Mei Ngun, MBBS

Erani F, Zolotova N, Vanderschelden B, Khoshab N, Sarian H, Nazarzai L, Wu J, Chakravarthy B, Hoonpongsimanont W, Yu W, et al. Electroencephalography Might Improve Diagnosis of Acute Stroke and Large Vessel Occlusion. Stroke. 2020;51:3361–3365.

The search for tools to improve the diagnosis of acute stroke is ongoing. Recently, Erani et al. explored the use of electroencephalography (EEG) in diagnosing stroke, especially in large vessel occlusion (LVO) or transient ischemic attack (TIA) in the emergency department (ED). To date, the practicalities of performing EEG have meant that there has been limited clinical use in the emergent stroke setting.

Patients with suspected/definite acute stroke were recruited from an ED of a single comprehensive stroke center. EEG was recorded using a dry-electrode system (Quick-20) with a local active amplifier and Faraday cage.

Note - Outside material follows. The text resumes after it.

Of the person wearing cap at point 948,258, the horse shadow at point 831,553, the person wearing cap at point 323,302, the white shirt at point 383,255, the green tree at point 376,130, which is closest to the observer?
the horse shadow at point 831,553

At the bedside, eyes-open, resting state EEG was recorded for 3 minutes. EEG data was exported for offline analysis, filtering, and removal of noise to produce a bipolar montage of 27 bipolar lead-pairs.

A hundred patients were recruited. Lasso regression modelling was used to select a subset of electroencephalography variables. The EEG variables and certain clinical variables were used in four predictor models, which were first trained on 60 randomly selected patients and then tested on an independent validation cohort of 40 patients. The models were first evaluated using acute stroke/TIA (or not) as the dependent measure, then again with acute stroke with LVO (or not) as the dependent outcome.

Discharge diagnosis was acute stroke or TIA in 63 patients. Seven patients had a large vessel occlusion (all M1), and 14 received thrombolysis with tissue-type plasminogen activator (tPA). Median time from last-known-well to EEG was 9.4 hours, which is over the extended time window for thrombolysis in select patients. The median time from ED arrival to EEG was 3.7 hours. However, the median time from start of EEG preparation to EEG recording was only 9 minutes, with this duration reducing during the study to as low as 36 seconds. It appears then that the major contributor was not the time for setup of EEG, but other secondary factors that were not detailed in the report.

The AUC of the models ranged between 62.3 to 87.8, with the model using combined clinical and EEG variables with a deep learning neural network model performing the best. This model had a sensitivity of 80% at a specificity of 80%. All 3 models with electroencephalography were significantly (P=0.016–0.004) better predictors than the clinical-only model. The models performed similarly for acute stroke with LVO.

Table 2. Comparison of the 4 Diagnostic Models

This study shows that it is feasible to utilize EEG as part of the armamentarium for stroke diagnosis, as it is able to detect cerebral ischemia immediately and the use of dry electrodes shortens preparation time. While it appears to increase diagnostic certainty compared to clinical criteria alone, real world implementation will have to consider the additional costs that this may incur in the form of equipment and requirement for trained staff. Even more pertinently, the median time for EEG from last-known-well and from arrival to ED were both within range of hours, and therefore would not be able to inform the decision regarding hyperacute treatment such as thrombolysis and endovascular clot retrieval. Future studies looking at the usage of EEG for hyperacute stroke and in the pre-hospital setting would be informative.